● **Exercise directions**
Copy the part of the material below that opens with the line containing "How far from" and closes with the line containing "1.37 meters" as a numbered list, leaving out blank lines.

● **Data extract**

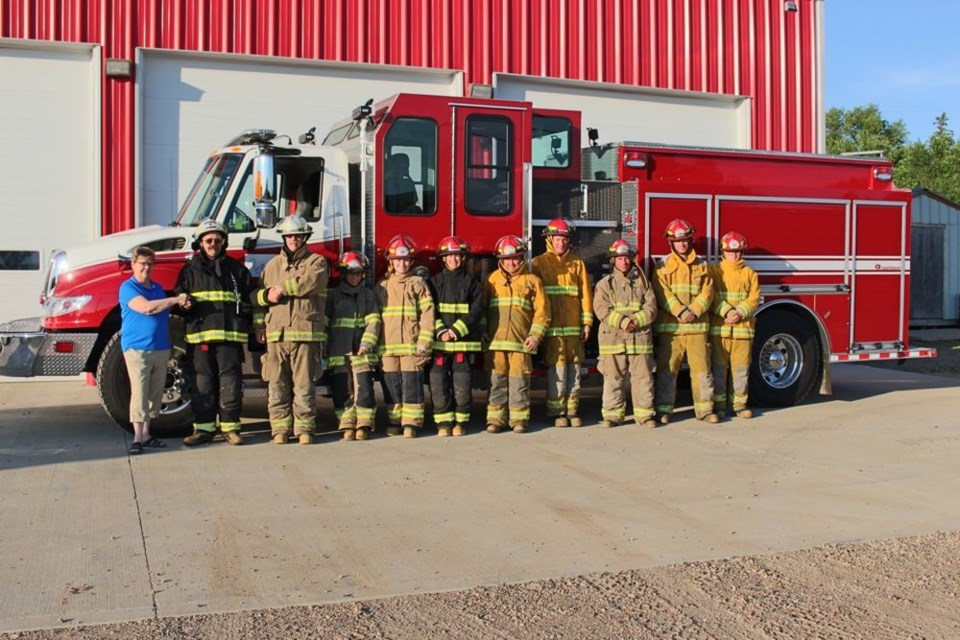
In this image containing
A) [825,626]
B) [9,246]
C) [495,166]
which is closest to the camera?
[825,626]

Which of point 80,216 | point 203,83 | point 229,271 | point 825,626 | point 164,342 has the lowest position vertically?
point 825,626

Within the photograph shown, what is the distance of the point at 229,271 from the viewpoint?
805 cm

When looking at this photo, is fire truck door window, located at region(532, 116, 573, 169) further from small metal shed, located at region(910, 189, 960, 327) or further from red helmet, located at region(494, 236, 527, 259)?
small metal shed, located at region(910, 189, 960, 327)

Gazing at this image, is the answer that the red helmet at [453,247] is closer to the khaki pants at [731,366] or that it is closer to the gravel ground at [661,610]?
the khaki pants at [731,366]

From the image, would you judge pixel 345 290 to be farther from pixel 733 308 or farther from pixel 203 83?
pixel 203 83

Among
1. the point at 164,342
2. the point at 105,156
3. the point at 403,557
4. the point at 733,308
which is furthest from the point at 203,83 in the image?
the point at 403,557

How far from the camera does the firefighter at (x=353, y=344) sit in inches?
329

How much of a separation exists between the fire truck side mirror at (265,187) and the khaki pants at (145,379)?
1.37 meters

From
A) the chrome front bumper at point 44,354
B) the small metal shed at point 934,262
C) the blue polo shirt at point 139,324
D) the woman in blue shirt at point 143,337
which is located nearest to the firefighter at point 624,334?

● **Answer to the problem**
1. How far from the camera does the firefighter at (x=353, y=344) sit in inches?
2. 329
3. How much of a separation exists between the fire truck side mirror at (265,187) and the khaki pants at (145,379)?
4. 1.37 meters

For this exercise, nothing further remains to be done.